XLMRobertaTokenizer false description for build_inputs_with_special_tokens function

Open TianmengChen opened this issue 1 year ago • 0 comments

System Info

transformers version: 4.41.2
Platform: Windows-10-10.0.22631-SP0
Python version: 3.10.9
Huggingface_hub version: 0.24.5
Safetensors version: 0.4.4
Accelerate version: not installed
Accelerate config: not found
PyTorch version (GPU?): 2.4.0+cpu (False)
Tensorflow version (GPU?): not installed (NA)
Flax version (CPU?/GPU?/TPU?): not installed (NA)
Jax version: not installed
JaxLib version: not installed
Using GPU in script?:
Using distributed or parallel set-up in script?:

Who can help?

No response

Information

[ ] The official example scripts
[X] My own modified scripts

Tasks

[X] An officially supported task in the examples folder (such as GLUE/SQuAD, ...)
[ ] My own task or dataset (give details below)

Reproduction

from transformers import AutoTokenizer

model_name_or_path = "BAAI/bge-reranker-base"
tokenizer = AutoTokenizer.from_pretrained(model_name_or_path)
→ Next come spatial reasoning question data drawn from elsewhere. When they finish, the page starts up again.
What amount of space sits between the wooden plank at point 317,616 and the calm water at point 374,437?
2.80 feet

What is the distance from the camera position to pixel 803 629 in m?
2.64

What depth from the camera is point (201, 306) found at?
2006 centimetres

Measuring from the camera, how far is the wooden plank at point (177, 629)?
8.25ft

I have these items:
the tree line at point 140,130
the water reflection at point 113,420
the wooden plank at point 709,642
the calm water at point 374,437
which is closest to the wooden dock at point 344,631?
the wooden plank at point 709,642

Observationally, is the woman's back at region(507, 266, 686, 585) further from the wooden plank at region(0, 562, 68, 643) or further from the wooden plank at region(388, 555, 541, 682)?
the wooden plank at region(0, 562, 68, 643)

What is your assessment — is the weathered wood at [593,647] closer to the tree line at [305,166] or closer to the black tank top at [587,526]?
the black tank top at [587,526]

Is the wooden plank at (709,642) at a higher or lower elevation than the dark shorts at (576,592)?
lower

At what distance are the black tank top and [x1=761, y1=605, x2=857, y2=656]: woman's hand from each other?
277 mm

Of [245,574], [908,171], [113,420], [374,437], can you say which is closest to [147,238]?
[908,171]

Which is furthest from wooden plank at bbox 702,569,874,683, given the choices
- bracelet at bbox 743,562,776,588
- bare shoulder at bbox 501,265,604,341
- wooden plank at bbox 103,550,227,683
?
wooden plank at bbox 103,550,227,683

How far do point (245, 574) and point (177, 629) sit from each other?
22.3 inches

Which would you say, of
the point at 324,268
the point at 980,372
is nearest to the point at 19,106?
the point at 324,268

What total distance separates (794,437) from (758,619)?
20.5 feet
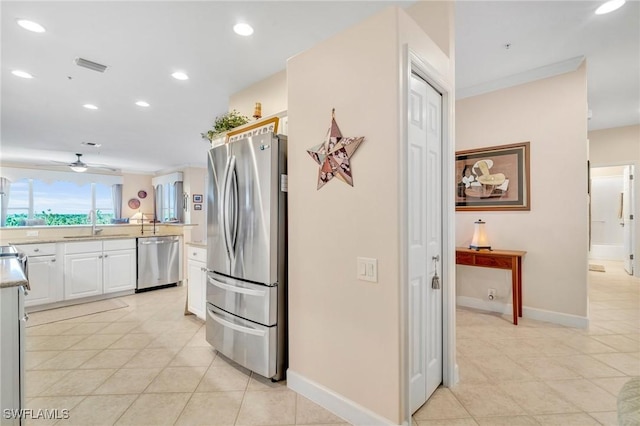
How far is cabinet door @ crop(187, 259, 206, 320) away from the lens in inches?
134

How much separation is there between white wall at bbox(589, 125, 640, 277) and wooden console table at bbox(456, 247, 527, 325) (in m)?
3.97

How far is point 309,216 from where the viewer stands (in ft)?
6.73

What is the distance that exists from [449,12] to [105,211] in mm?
11225

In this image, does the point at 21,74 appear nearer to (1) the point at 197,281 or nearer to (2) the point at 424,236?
(1) the point at 197,281

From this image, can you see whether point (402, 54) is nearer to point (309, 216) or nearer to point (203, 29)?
point (309, 216)

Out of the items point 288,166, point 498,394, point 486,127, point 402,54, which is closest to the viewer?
point 402,54

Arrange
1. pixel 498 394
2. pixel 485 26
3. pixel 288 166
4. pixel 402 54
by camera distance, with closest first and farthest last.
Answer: pixel 402 54 → pixel 498 394 → pixel 288 166 → pixel 485 26

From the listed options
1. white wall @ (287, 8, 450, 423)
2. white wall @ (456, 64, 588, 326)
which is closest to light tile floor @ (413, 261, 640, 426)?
white wall @ (456, 64, 588, 326)

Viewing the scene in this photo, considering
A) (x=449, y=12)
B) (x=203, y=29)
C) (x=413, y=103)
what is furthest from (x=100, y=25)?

query = ["what is openvino" , "text"]
query_passage_pairs = "what is openvino </s></s> text"

input_tensors_pairs = tokenizer(
    query_passage_pairs, padding=True, truncation=True, return_tensors="pt"
)
input_tensors_query  = tokenizer(
    query , padding=True, truncation=True, return_tensors="pt"
)

Expected behavior

different result between input_tensors_pairs and input_tensors_query

Aug 22 '24 05:08 TianmengChen